ELS #Energy - Sharp Price Reactions Mellow as Markets Adjust to Their Respective War Risks

Energy prices rose sharply during Thursday as markets started adjusting to the risk and uncertainty of all-out Russian aggression in Ukraine and its potential spill-over. Despite warnings, particularly from US President Joe Biden, that an all-out war was likely many markets had failed to price in the risk sufficiently in the days ahead. The oil market, with most experience of valuing geopolitical risk had anticipated the risk best, while equity markets went through more panicky movements. With the European Security Order now officially defunct – it had been kept on life support by Western countries since Russia’s annexation of Crimea in 2014 – the mix of science and art behind risk premiums will have to be rediscovered in many markets, beside commodities.

The difference in risk premiums assigned in energy markets, however, sheds light over what fallout the war could bring. European natural gas prices rose around 50% at the Dutch TTF hub, meaning a total shut-down of Russian gas exports in the coming days has been almost entirely priced in. A statement by Gazprom that gas exports to Poland and gas transit further west was halved today clearly spurred the market to price in a larger shut-in than just of volumes transited over Ukraine. Nevertheless towards the end of the day risks were assessed as lower following G7-leaders’ pledge to safeguard energy flows from sanction-impact.

Oil markets also bounced up on fears that financial sanctions against Russia would make paying for port services and securing insurance hard, creating obstacles for oil trade. News during the trading day that a few ship owners held off allowing their tankers into Russian terminals until the extent of financial sanctions was clarified underscored this.
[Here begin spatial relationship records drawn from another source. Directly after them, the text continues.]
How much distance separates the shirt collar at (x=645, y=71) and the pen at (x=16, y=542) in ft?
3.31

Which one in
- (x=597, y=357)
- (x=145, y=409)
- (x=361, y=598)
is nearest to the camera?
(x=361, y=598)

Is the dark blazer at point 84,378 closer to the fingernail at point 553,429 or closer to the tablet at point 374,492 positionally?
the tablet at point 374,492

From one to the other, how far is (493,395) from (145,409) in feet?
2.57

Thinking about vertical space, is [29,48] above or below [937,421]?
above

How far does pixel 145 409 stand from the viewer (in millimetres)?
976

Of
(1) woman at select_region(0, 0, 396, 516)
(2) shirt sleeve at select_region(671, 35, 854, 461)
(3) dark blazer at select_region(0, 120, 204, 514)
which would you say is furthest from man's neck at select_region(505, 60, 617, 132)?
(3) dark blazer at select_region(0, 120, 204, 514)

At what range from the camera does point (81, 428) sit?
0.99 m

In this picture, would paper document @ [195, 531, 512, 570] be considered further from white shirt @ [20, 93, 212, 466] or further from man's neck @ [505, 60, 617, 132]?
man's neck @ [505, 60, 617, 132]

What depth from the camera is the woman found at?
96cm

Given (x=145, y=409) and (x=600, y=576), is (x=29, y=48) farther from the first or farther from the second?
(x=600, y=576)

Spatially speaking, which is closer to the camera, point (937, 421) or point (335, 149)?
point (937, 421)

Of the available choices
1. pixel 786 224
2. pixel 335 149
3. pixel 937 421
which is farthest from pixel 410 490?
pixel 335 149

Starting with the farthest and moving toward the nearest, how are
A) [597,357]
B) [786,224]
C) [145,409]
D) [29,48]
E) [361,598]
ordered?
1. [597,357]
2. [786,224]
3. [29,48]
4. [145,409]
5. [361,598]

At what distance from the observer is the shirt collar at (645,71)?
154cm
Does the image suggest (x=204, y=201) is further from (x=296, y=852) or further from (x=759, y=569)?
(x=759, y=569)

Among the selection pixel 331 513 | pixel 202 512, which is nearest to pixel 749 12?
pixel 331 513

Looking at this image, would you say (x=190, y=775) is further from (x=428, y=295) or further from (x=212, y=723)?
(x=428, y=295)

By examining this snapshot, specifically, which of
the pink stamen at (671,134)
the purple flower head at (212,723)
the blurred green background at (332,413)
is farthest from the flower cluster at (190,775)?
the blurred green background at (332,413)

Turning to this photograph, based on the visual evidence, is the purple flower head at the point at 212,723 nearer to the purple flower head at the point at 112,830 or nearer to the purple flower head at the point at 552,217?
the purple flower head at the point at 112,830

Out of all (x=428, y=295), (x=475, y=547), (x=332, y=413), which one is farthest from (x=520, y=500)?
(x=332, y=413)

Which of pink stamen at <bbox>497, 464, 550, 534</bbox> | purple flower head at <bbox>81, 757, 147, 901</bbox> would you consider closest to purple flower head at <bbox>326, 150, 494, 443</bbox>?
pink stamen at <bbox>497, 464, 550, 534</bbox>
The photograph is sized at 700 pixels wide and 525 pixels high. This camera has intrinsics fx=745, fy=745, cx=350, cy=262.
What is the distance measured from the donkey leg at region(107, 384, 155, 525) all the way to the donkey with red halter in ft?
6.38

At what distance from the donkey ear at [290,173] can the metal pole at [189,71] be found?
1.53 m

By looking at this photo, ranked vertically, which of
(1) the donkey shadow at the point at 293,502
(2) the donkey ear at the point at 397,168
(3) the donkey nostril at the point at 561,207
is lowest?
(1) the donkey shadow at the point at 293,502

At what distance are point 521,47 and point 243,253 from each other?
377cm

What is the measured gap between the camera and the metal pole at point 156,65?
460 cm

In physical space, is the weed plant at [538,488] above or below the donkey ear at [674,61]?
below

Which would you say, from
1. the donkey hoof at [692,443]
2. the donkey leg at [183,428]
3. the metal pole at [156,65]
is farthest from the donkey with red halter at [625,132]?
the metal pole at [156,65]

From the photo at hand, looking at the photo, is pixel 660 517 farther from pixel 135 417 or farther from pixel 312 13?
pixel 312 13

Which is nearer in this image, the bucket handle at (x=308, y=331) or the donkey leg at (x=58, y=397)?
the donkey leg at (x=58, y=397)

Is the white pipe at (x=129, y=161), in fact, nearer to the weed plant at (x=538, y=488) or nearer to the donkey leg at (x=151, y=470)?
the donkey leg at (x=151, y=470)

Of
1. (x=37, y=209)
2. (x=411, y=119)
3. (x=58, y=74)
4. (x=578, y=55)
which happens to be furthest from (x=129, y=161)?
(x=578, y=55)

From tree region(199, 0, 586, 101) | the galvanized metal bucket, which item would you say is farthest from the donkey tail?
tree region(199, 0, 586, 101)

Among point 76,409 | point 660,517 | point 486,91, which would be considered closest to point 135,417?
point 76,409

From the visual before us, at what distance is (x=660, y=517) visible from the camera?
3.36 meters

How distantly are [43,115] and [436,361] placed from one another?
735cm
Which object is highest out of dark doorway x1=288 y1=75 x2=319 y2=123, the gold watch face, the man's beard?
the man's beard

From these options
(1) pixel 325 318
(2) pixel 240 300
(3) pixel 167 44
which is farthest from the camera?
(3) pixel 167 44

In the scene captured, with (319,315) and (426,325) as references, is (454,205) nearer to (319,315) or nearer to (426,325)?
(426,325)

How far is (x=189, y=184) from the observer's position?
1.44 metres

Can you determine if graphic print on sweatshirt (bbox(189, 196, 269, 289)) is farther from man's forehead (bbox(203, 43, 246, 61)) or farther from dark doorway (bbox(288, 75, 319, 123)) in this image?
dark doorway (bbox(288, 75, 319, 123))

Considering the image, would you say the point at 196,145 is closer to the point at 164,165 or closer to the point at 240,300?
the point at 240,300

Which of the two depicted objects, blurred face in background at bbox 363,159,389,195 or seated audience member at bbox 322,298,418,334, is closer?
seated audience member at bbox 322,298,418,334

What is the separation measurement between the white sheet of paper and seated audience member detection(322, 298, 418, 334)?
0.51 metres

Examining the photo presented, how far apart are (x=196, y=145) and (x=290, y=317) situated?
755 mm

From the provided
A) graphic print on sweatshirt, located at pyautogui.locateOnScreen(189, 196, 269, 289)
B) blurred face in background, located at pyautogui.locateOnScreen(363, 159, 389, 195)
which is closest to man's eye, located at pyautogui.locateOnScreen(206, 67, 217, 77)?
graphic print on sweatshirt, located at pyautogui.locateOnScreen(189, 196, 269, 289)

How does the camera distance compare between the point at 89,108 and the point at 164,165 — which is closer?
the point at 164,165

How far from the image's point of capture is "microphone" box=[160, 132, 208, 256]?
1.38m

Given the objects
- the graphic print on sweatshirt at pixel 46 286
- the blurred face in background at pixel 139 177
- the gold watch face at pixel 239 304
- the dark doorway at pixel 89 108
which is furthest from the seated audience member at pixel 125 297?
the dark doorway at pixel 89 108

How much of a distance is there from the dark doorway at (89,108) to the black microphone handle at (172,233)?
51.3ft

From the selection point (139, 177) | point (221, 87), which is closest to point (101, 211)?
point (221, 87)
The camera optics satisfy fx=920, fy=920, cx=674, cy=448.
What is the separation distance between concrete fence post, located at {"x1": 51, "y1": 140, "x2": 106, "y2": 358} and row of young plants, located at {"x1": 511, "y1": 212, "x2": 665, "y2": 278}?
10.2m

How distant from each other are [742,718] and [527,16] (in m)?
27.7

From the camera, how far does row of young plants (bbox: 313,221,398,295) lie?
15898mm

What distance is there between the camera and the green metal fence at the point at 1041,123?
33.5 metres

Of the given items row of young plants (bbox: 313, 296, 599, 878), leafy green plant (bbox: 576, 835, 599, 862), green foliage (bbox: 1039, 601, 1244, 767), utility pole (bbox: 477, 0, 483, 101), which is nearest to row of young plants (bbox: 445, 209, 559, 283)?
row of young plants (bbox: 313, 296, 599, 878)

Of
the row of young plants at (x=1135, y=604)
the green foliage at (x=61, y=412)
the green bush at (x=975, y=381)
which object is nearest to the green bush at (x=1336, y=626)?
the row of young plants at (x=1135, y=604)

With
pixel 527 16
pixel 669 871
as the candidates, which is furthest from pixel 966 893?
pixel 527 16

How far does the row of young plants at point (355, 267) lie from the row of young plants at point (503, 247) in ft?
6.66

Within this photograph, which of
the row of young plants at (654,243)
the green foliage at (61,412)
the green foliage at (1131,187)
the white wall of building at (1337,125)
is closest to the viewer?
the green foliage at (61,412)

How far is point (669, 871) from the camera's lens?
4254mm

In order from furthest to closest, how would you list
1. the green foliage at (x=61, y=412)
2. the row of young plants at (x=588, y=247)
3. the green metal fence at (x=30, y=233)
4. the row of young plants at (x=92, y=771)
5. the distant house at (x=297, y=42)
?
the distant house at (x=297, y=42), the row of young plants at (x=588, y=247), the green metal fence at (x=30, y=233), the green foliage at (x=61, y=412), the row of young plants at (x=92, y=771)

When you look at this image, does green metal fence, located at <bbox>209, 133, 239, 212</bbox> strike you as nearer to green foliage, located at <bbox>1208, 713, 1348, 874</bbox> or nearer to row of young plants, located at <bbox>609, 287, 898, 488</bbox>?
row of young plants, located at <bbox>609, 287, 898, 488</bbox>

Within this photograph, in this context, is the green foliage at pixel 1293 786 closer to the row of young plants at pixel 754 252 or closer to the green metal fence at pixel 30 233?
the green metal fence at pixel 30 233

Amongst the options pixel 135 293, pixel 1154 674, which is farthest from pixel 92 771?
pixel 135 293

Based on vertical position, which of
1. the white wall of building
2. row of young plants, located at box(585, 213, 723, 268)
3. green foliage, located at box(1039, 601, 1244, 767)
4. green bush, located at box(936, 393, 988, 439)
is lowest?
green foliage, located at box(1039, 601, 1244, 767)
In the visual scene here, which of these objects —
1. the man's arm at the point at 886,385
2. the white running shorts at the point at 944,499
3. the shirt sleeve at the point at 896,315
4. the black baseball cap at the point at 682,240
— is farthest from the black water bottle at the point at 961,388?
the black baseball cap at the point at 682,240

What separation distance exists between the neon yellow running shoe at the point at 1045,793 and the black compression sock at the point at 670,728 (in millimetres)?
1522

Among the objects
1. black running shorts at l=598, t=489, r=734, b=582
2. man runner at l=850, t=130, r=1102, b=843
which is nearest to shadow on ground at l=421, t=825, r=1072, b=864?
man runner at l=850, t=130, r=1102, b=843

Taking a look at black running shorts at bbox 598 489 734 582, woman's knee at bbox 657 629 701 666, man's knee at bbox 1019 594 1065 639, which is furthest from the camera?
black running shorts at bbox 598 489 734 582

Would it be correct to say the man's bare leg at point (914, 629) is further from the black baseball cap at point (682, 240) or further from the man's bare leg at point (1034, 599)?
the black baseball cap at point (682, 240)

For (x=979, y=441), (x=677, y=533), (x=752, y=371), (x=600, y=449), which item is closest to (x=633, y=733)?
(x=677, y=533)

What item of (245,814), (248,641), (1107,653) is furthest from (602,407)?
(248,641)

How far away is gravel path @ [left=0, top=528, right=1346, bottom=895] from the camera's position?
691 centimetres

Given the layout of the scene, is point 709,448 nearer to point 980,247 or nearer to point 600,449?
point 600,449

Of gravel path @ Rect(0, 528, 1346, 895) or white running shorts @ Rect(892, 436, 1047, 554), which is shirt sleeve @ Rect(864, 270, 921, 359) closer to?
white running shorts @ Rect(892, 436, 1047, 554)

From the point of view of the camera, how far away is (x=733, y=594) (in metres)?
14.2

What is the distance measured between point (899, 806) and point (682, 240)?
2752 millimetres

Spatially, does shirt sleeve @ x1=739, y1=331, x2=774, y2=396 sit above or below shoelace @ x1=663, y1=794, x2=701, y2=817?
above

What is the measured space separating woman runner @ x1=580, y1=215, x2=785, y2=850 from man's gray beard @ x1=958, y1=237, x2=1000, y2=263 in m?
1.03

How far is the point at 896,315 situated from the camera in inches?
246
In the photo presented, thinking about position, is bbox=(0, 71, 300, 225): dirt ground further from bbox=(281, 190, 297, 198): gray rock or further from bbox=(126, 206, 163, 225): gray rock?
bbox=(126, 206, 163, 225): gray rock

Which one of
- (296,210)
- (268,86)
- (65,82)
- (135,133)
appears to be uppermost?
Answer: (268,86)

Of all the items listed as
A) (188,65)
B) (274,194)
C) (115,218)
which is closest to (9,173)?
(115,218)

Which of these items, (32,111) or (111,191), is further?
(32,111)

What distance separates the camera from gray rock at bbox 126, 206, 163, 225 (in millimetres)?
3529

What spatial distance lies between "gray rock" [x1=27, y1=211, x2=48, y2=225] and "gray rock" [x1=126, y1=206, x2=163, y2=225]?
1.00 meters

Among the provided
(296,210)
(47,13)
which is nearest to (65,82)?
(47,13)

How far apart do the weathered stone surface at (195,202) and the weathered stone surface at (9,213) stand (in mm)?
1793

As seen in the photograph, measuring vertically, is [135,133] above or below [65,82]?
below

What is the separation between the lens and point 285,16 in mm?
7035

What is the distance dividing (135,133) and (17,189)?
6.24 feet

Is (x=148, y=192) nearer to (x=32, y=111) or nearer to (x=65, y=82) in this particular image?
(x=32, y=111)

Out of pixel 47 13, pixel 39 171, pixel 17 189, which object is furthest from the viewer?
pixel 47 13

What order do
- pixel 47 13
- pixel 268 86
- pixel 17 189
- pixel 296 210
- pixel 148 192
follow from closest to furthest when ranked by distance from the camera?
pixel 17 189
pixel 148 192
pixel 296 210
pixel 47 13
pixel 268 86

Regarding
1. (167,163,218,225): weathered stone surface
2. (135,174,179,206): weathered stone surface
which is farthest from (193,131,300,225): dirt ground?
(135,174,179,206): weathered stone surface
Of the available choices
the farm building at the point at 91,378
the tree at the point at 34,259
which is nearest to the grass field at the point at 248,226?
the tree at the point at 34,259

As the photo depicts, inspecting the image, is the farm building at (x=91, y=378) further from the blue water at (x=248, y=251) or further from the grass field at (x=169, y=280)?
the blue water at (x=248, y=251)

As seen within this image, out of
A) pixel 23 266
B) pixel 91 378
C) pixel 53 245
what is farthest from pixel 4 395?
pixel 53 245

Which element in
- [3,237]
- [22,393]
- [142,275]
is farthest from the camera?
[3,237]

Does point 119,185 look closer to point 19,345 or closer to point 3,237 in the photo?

Comments by President Biden as well as statements together with the other G7 leaders removed most of those fears before the end of trading, however. As a consequence, ICE Brent crude futures closed just below US$100/bbl.
Diesel and petrol (gasoline) prices in Europe did not fall back towards the end of the day like crude did. Fears crude volumes through the southern leg of Russia’s Druzhba pipeline, which passes through Ukraine, were going to stop, rose as the extent of the war became clear. The pipeline supplies several Central European refineries and while alternative supply can be arranged, logistical challenges are bound to push up fuel and fuel transport prices on the continent for a few weeks should this happen.